■ Work instructions
Below are some records; quote exactly the lines from the one that contains "The Kevin Sutton" through the one that contains "Nigerian kitchen photograph", inclusive, and no others.

■ Records provided
================================

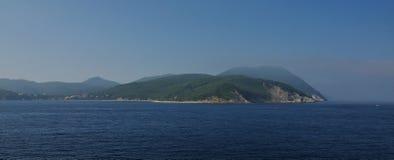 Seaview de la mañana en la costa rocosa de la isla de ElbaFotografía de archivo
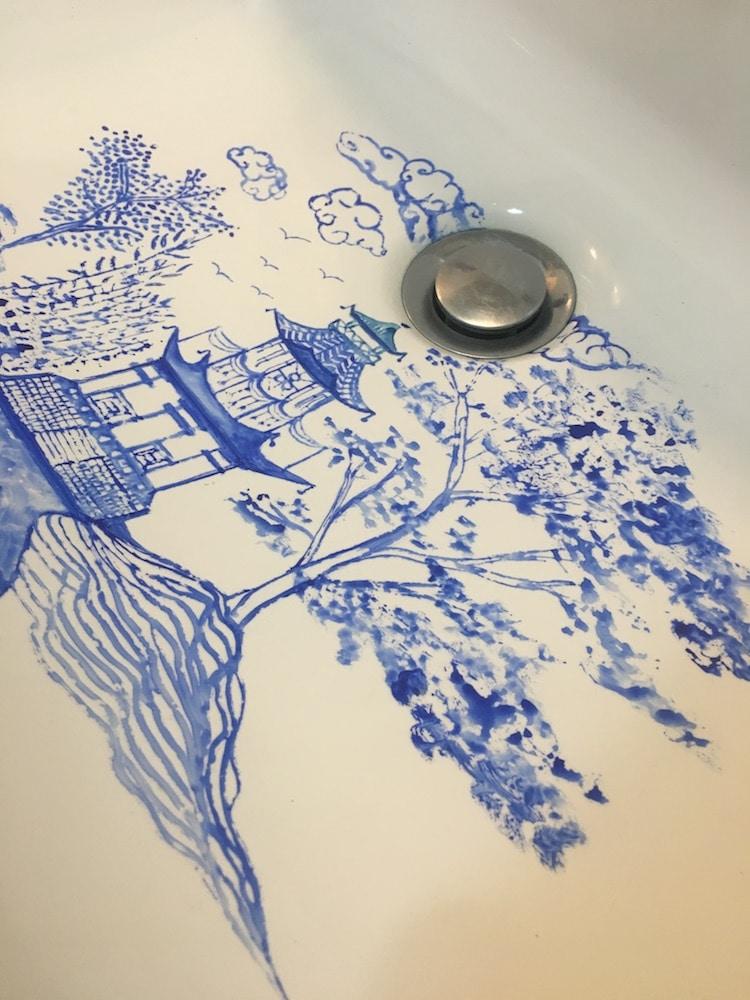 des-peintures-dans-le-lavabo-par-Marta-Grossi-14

================================

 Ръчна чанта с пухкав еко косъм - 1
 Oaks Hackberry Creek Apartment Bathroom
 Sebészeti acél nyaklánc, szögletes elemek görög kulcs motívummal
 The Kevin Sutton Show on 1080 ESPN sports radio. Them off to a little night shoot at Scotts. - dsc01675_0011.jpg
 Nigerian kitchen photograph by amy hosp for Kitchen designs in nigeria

================================

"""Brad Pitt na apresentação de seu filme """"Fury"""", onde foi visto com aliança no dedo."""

================================

■ The answer
 The Kevin Sutton Show on 1080 ESPN sports radio. Them off to a little night shoot at Scotts. - dsc01675_0011.jpg
 Nigerian kitchen photograph by amy hosp for Kitchen designs in nigeria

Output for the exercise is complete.